RECORDS FOR PROCESSING –
Segment Open
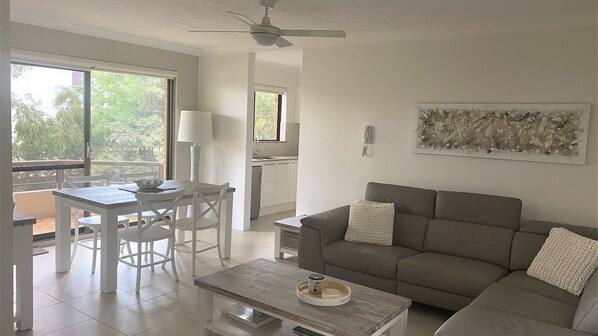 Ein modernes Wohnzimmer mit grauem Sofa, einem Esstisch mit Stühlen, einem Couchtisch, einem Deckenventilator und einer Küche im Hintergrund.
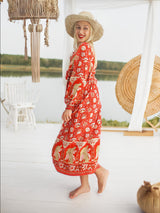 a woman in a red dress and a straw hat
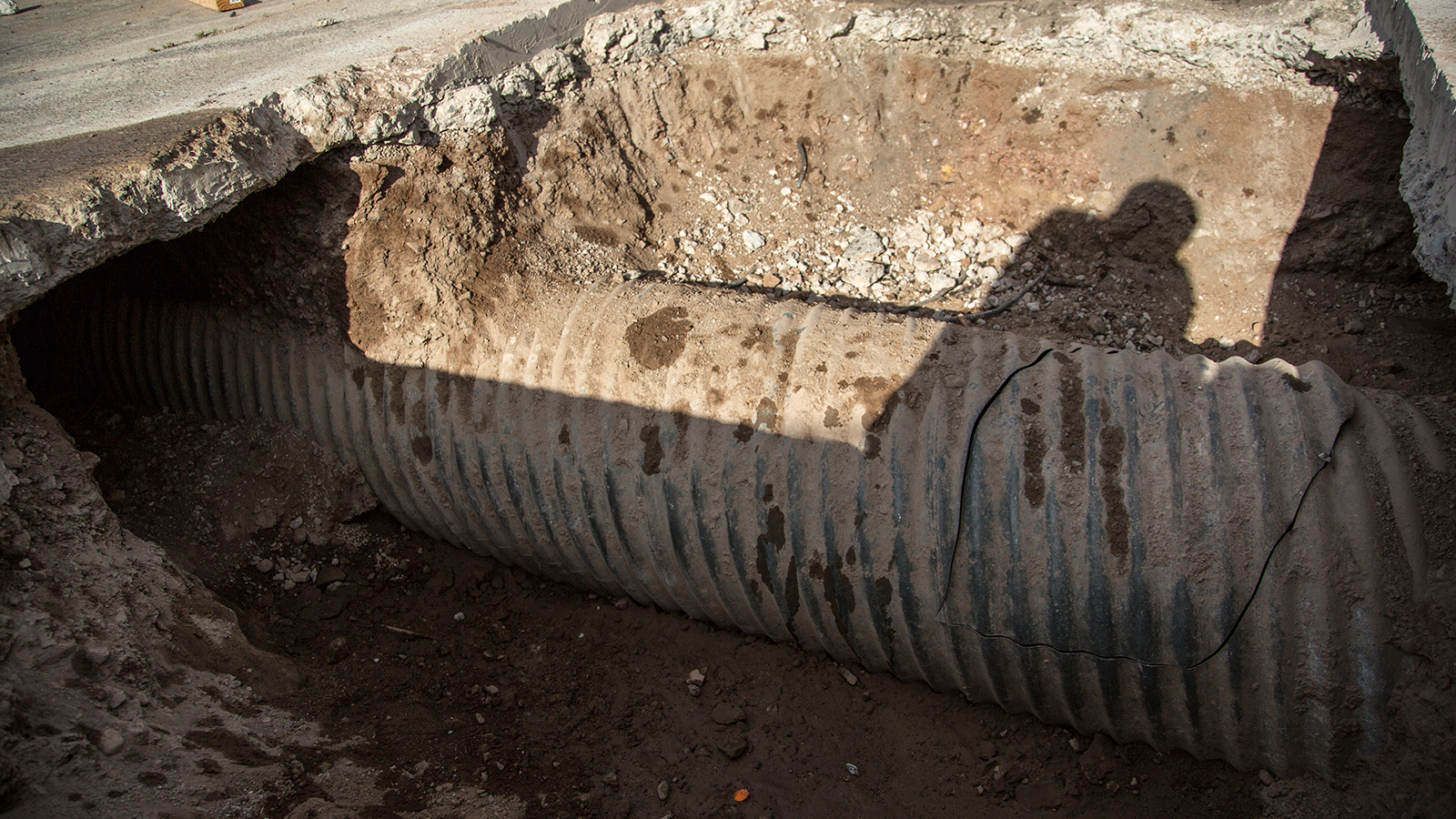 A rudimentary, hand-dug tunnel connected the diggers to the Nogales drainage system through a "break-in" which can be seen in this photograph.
Segment Closed
Segment Open
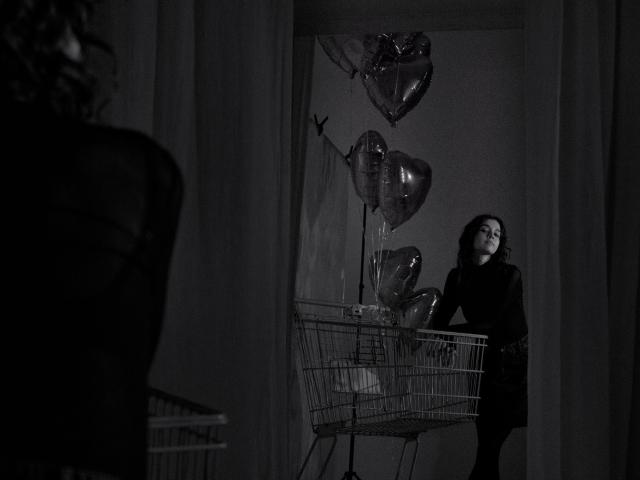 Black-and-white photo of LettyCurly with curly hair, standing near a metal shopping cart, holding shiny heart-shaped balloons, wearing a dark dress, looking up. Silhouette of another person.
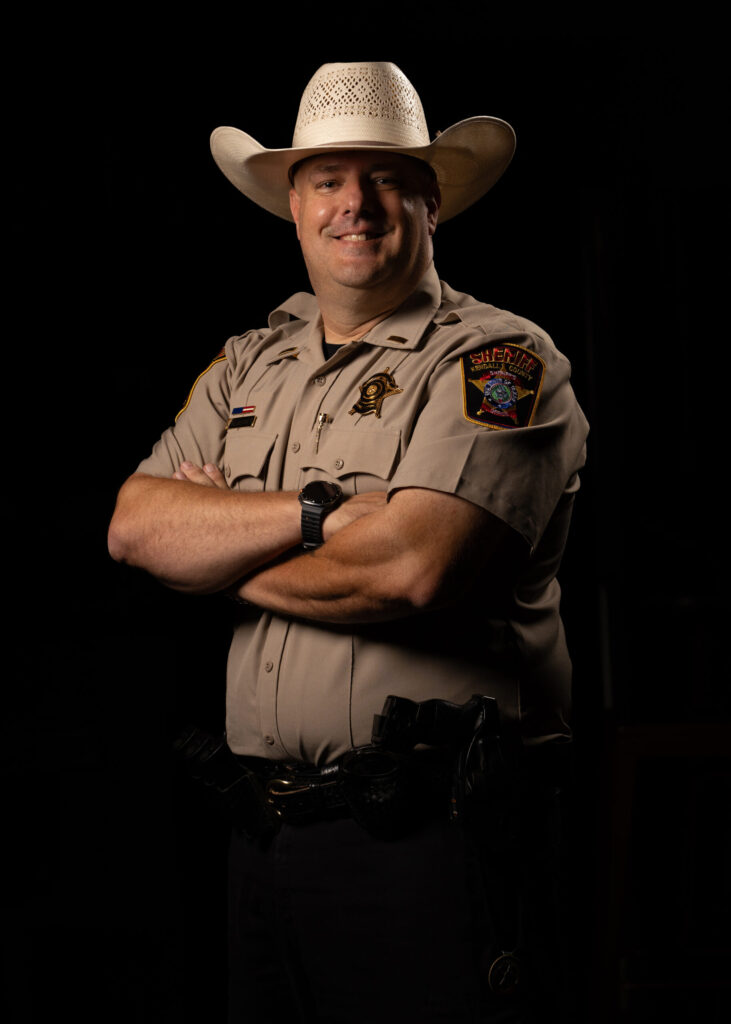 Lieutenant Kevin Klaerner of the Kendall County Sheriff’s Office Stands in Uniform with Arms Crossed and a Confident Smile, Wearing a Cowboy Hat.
Segment Closed
WORK ORDER – Copy the captions of the rows from the one with "Black-and-white photo of" through the one with "Lieutenant Kevin Klaerner" word for word. Leave out the pictures.

REPLY TO THE TASK –
 Black-and-white photo of LettyCurly with curly hair, standing near a metal shopping cart, holding shiny heart-shaped balloons, wearing a dark dress, looking up. Silhouette of another person.
 Lieutenant Kevin Klaerner of the Kendall County Sheriff’s Office Stands in Uniform with Arms Crossed and a Confident Smile, Wearing a Cowboy Hat.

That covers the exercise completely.